DIRECTIONS FOR THIS TASK
In your copy, leave out the pictures and reproduce the listing below exactly.

RAW DATA
---*---

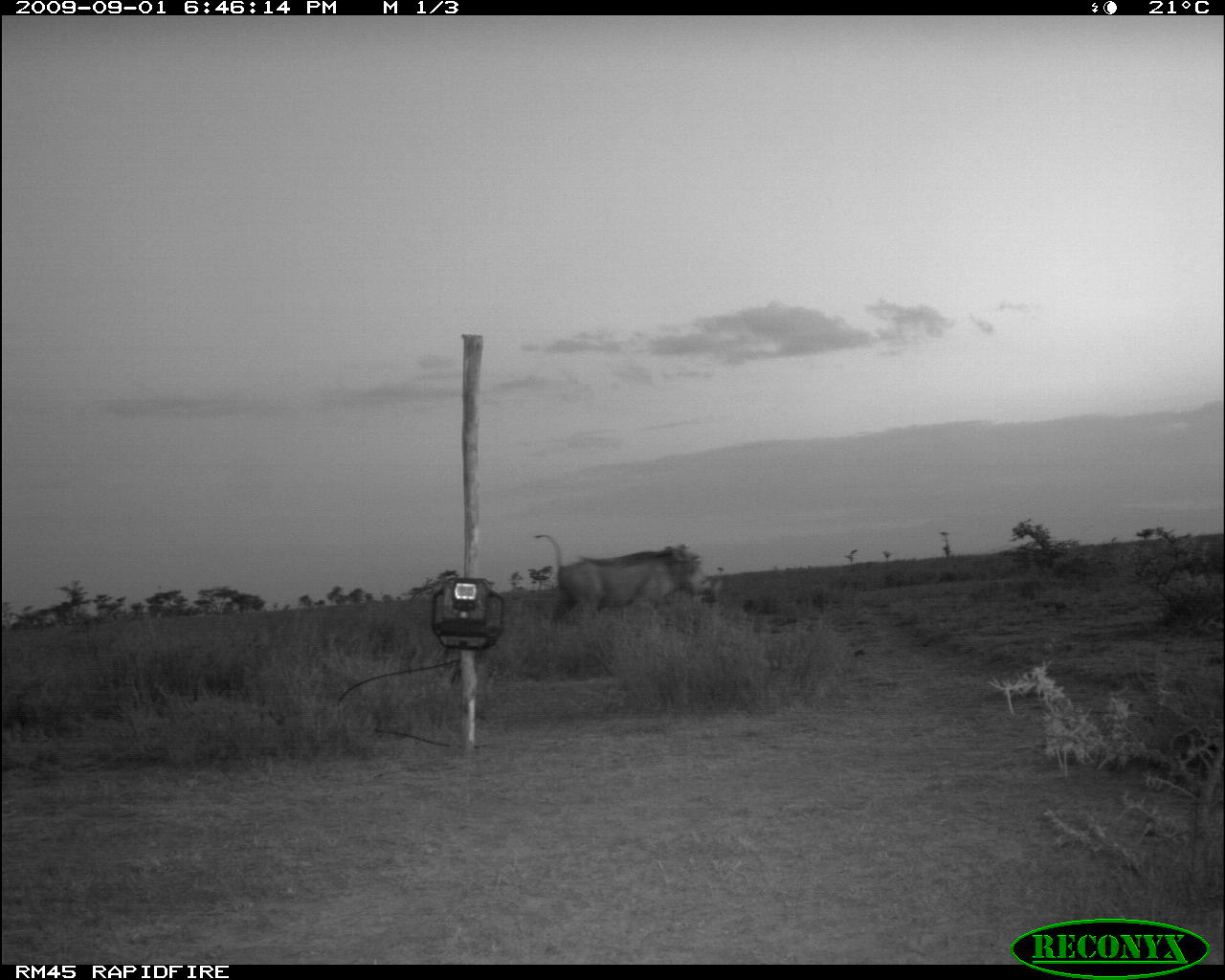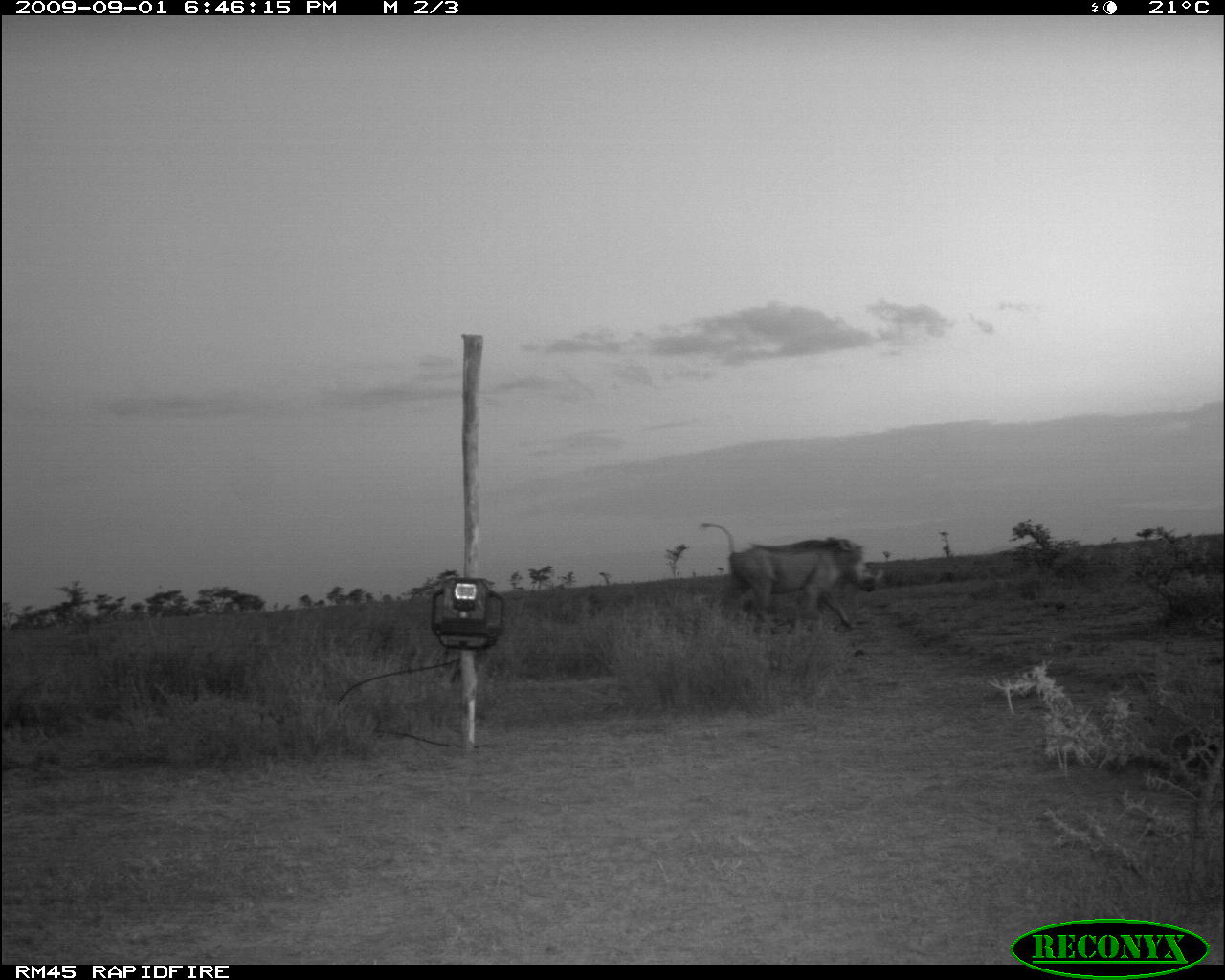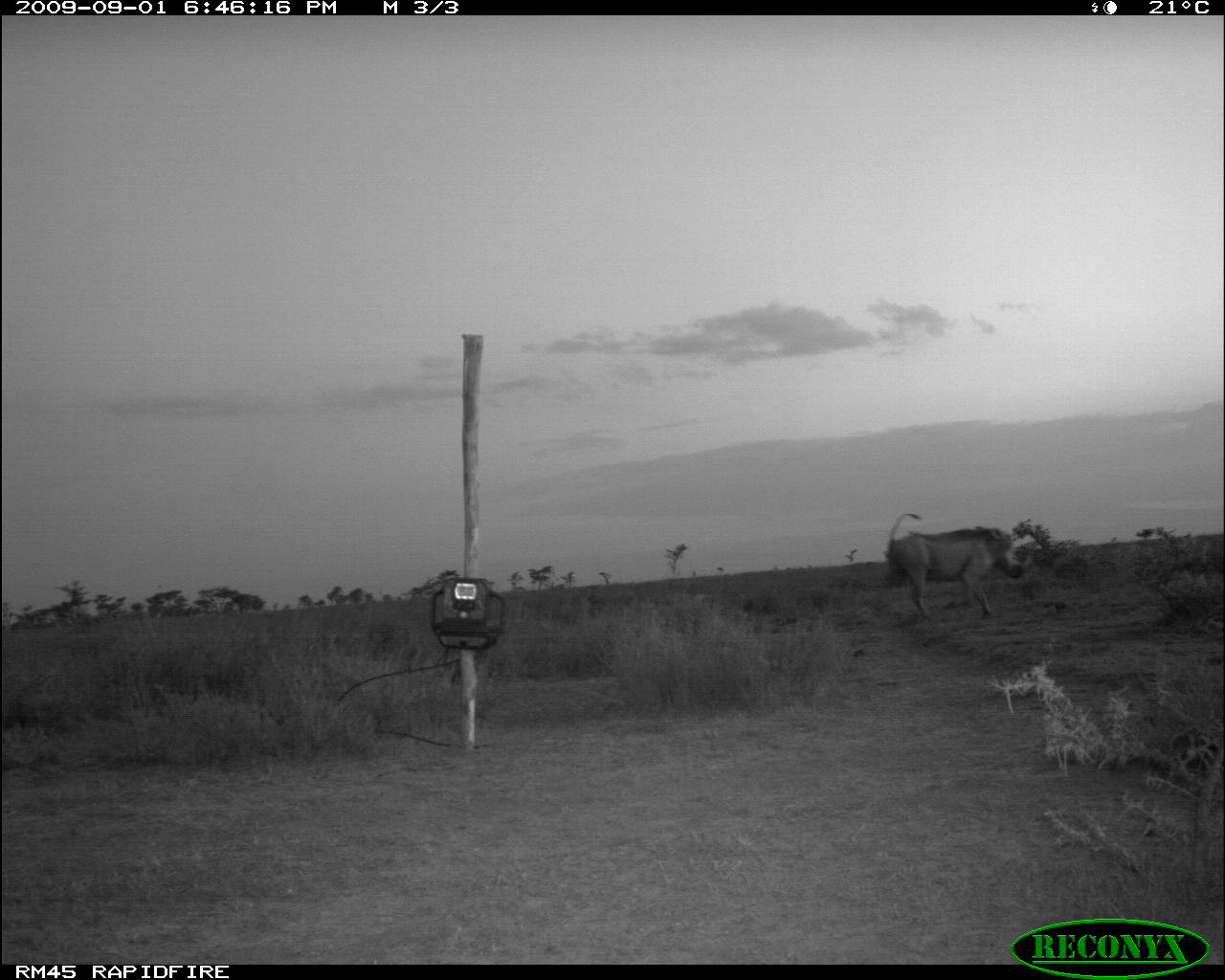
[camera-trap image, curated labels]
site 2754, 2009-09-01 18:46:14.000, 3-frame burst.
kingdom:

---*---

WRITTEN ANSWER
[camera-trap image, curated labels]
site 2754, 2009-09-01 18:46:14.000, 3-frame burst.
kingdom:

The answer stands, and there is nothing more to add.